Some excerpts from Hodge’s “Speaker’s Lecture” are worth quoting at length …

“… I have been truly shocked by the extent of the waste we have encountered. This is not a party political point. It’s not that this Conservative- Lib-Dem Coalition is worse or better than the previous Labour Government.

“It’s not that the private sector is more efficient than the public sector.

“It’s not about questioning the dedication of hundreds of thousands of public sector workers wanting to do their best… for me personally, sitting on the left of the political spectrum, I passionately believe in the power of public spending and public services to transform and equalise life chances.

“Yet if I am to ask other people to give up their money so that we can use it to secure greater equality, then I must earn their trust that I will use that money well.

“From £700m which I believe is likely to be written off with the botched attempt to introduce a politically uncontroversial benefit change with Universal Credit, to £1.6bn extra cost incurred by the previous Government in signing the contract for the Aircraft Carriers without any money in the Defence budget and then delaying its implementation; from the failure of successive Governments to tackle the many billions lost through fraud and error or IT investment, to the inability of successive Governments to deport foreign nationals who have committed crimes and ended up in our prisons, the failures are too many, they occur too often and they occur with persistent and unbroken regularity.”

Media shuns “good news” stories

“Of course we do things well.

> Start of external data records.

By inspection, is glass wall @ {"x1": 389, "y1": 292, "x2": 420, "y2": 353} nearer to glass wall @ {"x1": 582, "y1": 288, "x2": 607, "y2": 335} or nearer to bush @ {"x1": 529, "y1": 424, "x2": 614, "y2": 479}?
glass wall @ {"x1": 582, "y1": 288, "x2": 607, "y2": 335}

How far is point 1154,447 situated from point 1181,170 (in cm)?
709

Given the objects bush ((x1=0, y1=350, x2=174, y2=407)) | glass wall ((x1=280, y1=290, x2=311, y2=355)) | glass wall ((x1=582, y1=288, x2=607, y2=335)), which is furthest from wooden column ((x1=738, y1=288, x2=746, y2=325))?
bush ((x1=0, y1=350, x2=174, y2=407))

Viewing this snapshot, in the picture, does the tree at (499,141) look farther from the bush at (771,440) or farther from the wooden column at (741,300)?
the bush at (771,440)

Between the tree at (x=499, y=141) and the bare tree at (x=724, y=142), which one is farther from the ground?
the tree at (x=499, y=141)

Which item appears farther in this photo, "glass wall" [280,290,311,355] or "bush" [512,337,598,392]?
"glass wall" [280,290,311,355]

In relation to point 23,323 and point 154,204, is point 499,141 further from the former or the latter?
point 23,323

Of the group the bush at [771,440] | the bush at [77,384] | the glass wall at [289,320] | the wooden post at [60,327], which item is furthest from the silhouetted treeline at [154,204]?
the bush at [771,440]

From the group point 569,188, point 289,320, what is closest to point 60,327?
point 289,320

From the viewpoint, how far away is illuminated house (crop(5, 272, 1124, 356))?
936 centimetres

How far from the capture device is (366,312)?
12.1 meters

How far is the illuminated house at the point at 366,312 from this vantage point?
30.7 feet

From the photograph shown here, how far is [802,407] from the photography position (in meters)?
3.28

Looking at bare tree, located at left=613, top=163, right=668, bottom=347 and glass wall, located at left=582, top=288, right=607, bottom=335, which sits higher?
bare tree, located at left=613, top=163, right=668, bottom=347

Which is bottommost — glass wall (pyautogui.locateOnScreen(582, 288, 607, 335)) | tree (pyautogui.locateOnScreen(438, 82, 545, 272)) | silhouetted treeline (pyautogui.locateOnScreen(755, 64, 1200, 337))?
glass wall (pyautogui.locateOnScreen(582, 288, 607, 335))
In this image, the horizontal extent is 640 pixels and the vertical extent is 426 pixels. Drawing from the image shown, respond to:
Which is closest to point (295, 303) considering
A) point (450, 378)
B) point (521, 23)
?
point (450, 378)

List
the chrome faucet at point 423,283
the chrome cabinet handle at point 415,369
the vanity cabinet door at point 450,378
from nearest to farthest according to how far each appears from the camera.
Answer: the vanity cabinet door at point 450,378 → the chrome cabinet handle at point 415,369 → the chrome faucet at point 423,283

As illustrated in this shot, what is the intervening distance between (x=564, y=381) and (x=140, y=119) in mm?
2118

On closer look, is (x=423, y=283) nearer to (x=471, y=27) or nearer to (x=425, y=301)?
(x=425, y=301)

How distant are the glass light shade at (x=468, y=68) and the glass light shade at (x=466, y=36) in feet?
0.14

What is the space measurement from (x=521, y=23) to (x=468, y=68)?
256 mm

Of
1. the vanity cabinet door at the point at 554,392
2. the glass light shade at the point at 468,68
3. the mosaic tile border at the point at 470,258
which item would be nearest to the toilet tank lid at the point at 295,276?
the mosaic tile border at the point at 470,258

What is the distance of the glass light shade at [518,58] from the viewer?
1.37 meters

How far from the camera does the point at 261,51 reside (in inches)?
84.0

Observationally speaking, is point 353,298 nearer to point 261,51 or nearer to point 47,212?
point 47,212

I think of recent positive reports on the Troubled Families programme, the Prison buildings programme or the implementation of the Crossrail contract. And trying to get proper recognition of these successes is well-nigh impossible. …

“I remember being rung up by a researcher on the Today programme who wanted me to go on to speak about education for 16-18 year olds. She asked what I would be minded to say and I told her that it was a good report and I would be complimentary. ‘I thought you would be critical’ she responded. No it’s a positive report I replied. Well, she said, I’d better go away and read it, She  rang me half an hour later to tell me they had dropped the item from the programme.

“But despite acknowledging the good things that are done, I remain frustrated and angry at so much wasted expenditure and poor value for money.”

Grandstanding

“… If we do want to ensure public attention is drawn to something, it may involve the occasional bit of grandstanding. I don’t apologise for that, for I have very few tools available which I can use to get purchase and have an impact.

“If a bit of grandstanding is the only way to stop something happening again and again, we will use it – with big corporations, top civil servants and any establishment figure whom we believe has a case to answer…”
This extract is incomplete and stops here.